Exercise aim: In the entries below, find the line containing "How far is the slate". Copy it and all lines after it, exactly, through the end.
______________________________
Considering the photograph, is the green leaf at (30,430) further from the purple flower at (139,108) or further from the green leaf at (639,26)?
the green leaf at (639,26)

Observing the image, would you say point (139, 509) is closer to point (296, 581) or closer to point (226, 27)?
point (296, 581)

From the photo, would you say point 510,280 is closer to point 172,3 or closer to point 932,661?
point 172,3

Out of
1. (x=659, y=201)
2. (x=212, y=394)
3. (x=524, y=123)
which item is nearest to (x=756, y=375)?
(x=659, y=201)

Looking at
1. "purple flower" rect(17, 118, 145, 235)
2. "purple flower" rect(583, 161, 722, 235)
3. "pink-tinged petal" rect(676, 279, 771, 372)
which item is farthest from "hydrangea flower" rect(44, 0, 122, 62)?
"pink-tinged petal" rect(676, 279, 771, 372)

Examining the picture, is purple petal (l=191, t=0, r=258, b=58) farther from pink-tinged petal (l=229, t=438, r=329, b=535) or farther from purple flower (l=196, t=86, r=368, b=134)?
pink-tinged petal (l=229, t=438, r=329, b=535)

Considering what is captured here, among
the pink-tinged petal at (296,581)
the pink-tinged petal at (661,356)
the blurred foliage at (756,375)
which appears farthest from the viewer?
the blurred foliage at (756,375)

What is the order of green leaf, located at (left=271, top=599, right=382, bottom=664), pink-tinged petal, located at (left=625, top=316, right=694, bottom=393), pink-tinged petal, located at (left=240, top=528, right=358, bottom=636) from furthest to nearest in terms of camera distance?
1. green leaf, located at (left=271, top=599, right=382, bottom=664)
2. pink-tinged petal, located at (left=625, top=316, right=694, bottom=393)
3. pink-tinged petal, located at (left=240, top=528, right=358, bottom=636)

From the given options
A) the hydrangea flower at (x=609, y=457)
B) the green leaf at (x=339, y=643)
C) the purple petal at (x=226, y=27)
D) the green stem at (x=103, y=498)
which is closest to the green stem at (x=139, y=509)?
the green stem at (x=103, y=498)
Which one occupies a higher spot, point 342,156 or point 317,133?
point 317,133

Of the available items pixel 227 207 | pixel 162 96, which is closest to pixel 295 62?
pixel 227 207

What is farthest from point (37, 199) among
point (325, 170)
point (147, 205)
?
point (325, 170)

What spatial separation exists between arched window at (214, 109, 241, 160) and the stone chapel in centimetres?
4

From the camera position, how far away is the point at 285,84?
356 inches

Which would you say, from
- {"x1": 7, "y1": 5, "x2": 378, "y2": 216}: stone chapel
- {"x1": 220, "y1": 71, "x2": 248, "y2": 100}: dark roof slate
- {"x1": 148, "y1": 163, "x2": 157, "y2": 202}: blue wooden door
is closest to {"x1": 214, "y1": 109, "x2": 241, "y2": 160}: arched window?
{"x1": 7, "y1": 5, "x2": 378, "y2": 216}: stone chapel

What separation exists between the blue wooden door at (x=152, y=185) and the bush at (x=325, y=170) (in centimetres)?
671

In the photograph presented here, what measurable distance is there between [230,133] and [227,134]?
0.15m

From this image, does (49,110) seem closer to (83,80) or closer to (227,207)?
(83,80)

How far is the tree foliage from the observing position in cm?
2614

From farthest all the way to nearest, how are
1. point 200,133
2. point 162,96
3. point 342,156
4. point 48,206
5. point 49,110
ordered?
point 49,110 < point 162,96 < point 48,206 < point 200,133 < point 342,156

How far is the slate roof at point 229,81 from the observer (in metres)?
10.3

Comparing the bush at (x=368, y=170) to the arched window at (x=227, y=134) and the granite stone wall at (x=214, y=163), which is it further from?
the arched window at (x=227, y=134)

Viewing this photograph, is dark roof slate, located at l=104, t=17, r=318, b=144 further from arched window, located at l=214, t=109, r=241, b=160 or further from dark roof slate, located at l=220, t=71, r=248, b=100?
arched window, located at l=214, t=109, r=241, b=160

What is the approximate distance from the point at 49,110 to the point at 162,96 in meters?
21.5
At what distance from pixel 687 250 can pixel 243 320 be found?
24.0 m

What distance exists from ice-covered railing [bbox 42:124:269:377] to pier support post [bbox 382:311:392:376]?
______________________________
Task output:
How far is the slate roof at point 229,81 from the observer (in metres)?
10.3

Comparing the bush at (x=368, y=170) to the arched window at (x=227, y=134) and the granite stone wall at (x=214, y=163), which is it further from?
the arched window at (x=227, y=134)

Viewing this photograph, is dark roof slate, located at l=104, t=17, r=318, b=144 further from arched window, located at l=214, t=109, r=241, b=160 or further from dark roof slate, located at l=220, t=71, r=248, b=100?
arched window, located at l=214, t=109, r=241, b=160

What is the approximate distance from the point at 49,110 to the point at 162,96 in meters?
21.5
At what distance from pixel 687 250 can pixel 243 320 be found?
24.0 m

What distance exists from ice-covered railing [bbox 42:124:269:377] to pier support post [bbox 382:311:392:376]?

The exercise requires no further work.